Lisa Jackson, administrator of the Environmental Protection Agency: "Just two things about natural gas. As a chemical engineer I have to point out that methane, natural gas is the feedstock for the vast majority of chemical manufacturing in this country. The long-term move toward natural gas would probably not be a great idea for our country because we're giving up its ability to be used as a feed stock for fertilizer, for chemicals, for a whole bunch of other industries that need it."

Alan Krueger, assistant Treasury secretary: "To the extent that current subsidies for the oil and gas industry encourage the overproduction of oil and natural gas, they divert resources from other, potentially more efficient investments, and they are inconsistent with the Obama administration's goals to reduce green house-gas emissions and build a new, clean energy economy."

From the lips of those in the oil and gas industry as well as millions of American citizens: "I don't like the way things are going down in Washington. What can we do?"

All of which is why I have always liked this quote from oilman J. Paul Getty: "If business is your profession, then you should make politics your business." That simple statement by Getty says it all. Some might say, "It does not mean me; I'm not in business." Not true. We are all in business one way or another, directly or indirectly.

Like it or not, all of us are at fault for not taking care of our business, which is the business of protecting the precious freedom to vote and be counted. So many courageous men and women have fought and died for us to own that right and are doing so as you read these words. We simply fell asleep at the wheel of our ship while she ran aground, and some folks climbed on board and took over as we slept. We became far too comfortable that someone else was looking after us. The freedom of choice and the freedom to vote is one that should be taken personally.

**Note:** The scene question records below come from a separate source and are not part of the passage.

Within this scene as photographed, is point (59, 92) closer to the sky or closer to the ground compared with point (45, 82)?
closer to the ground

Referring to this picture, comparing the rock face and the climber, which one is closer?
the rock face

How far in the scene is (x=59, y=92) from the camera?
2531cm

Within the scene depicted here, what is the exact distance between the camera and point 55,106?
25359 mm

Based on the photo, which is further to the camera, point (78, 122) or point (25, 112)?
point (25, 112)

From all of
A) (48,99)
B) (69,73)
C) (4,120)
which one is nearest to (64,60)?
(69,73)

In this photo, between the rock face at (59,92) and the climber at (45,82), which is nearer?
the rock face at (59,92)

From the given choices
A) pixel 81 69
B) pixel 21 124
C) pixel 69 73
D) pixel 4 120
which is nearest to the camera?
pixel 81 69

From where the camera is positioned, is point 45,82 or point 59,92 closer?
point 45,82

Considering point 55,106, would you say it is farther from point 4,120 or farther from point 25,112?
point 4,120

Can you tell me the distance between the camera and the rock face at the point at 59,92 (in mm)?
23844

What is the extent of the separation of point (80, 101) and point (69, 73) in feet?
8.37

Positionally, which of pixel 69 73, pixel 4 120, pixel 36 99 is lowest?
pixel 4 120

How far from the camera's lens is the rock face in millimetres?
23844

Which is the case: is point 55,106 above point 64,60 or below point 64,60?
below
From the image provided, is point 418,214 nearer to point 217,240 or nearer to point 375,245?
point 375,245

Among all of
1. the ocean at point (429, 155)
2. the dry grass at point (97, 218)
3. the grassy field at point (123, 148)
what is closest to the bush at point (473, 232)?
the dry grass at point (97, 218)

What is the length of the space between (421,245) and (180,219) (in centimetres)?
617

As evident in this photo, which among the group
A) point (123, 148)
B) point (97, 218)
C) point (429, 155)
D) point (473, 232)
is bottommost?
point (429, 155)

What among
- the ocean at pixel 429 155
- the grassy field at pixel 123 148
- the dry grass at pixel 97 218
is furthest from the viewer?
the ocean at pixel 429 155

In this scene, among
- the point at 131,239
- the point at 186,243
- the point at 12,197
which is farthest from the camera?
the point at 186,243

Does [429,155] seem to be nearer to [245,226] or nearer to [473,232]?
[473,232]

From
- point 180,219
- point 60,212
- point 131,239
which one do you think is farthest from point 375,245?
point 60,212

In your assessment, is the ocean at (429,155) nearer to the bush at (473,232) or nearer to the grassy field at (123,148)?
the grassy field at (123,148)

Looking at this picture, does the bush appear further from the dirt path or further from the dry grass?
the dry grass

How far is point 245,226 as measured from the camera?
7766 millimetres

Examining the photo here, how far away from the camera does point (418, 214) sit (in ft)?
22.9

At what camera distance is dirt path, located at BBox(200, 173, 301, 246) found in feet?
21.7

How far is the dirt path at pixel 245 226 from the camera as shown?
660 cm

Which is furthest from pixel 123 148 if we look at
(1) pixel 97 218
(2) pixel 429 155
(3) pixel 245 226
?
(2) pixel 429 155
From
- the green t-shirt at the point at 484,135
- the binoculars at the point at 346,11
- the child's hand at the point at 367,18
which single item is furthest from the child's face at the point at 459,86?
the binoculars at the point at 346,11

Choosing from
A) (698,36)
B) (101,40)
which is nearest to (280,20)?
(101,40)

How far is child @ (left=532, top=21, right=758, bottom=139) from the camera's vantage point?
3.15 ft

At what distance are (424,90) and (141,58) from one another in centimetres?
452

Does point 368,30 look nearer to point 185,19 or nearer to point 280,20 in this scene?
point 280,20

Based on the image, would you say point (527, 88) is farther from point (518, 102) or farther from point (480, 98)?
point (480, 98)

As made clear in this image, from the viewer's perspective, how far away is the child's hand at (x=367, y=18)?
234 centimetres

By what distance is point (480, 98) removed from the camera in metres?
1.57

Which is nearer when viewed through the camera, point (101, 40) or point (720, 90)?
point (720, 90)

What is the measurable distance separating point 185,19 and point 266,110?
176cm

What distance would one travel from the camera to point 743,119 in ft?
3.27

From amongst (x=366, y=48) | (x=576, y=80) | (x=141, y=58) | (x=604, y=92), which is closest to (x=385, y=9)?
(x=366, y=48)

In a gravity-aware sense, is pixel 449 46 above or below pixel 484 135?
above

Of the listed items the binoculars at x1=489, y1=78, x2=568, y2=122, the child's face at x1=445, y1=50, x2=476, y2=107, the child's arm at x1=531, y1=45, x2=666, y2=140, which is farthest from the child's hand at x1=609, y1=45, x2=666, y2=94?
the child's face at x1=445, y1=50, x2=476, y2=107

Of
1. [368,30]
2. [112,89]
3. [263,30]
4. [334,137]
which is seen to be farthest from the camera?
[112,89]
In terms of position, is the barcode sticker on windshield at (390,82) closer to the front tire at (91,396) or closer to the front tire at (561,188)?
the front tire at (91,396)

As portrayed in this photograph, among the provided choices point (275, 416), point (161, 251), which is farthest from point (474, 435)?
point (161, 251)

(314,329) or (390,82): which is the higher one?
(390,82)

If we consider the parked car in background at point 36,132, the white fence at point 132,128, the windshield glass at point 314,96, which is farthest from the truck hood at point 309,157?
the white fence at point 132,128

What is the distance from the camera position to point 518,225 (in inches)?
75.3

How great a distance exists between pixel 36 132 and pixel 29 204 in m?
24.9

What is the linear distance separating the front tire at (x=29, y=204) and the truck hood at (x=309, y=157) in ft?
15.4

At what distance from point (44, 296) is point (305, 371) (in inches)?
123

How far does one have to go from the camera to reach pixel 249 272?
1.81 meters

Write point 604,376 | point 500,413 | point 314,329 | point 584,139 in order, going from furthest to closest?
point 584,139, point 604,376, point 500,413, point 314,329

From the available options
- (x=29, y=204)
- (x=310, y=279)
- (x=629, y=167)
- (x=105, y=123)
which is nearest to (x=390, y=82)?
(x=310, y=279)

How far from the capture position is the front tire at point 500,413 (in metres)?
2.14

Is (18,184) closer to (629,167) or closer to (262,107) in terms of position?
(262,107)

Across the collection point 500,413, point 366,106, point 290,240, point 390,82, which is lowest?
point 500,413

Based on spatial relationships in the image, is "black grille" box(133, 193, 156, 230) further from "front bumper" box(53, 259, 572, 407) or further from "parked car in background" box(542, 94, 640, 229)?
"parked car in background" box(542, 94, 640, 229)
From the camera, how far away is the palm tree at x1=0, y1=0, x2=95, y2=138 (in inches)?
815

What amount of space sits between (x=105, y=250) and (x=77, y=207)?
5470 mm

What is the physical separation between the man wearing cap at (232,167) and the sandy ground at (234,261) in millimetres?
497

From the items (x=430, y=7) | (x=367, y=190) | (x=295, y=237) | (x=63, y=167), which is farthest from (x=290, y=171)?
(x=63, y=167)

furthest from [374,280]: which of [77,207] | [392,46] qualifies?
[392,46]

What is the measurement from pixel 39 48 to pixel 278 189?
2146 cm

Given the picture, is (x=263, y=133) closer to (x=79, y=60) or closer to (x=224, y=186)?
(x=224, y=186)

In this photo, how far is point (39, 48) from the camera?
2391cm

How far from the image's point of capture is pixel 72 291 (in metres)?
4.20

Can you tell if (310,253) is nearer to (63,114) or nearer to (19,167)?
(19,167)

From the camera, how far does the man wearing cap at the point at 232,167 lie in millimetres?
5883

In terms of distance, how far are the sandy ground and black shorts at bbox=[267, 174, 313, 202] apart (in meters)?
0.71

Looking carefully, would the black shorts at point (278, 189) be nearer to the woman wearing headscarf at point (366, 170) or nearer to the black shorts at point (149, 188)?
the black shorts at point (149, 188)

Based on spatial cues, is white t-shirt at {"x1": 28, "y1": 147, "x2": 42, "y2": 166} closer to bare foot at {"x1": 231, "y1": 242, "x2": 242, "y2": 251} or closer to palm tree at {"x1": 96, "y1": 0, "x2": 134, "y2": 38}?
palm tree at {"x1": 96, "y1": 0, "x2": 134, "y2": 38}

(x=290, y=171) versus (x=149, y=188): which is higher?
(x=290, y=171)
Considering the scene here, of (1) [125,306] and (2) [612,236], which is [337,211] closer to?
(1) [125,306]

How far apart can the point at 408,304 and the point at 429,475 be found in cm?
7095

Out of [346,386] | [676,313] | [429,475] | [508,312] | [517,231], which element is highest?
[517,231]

Politics is every citizen's business. Getting involved can be as simple as going to the polls to vote if you have not in the past or maybe taking someone to vote who has no transportation. Learn about your local legislators and congressional leaders. All political races are important because the elected represent you. I am guilty myself, because in some races I do not learn more about the individuals seeking office and pull the lever blindly. Business organizations, such as special interest associations, chambers of commerce and civic groups, are all conduits to being involved in the political arena.

I sometimes liken the world of politics to a sport. Do you go to the game as a spectator? Are you dressing out and hoping to get into the game? Maybe you prefer to sell hotdogs in the stands. It does not matter what you do, just as long as you participate.

Yes, these are difficult times. However, we are blessed in our community to have the vision and leadership that we have. Lafayette Parish is not reeling with the unemployment crisis other parts of the country are facing. We all should make politics our business.

Don Briggs lives in Lafayette and has been president of the Louisiana Independent Oil and Gas Association since 1992.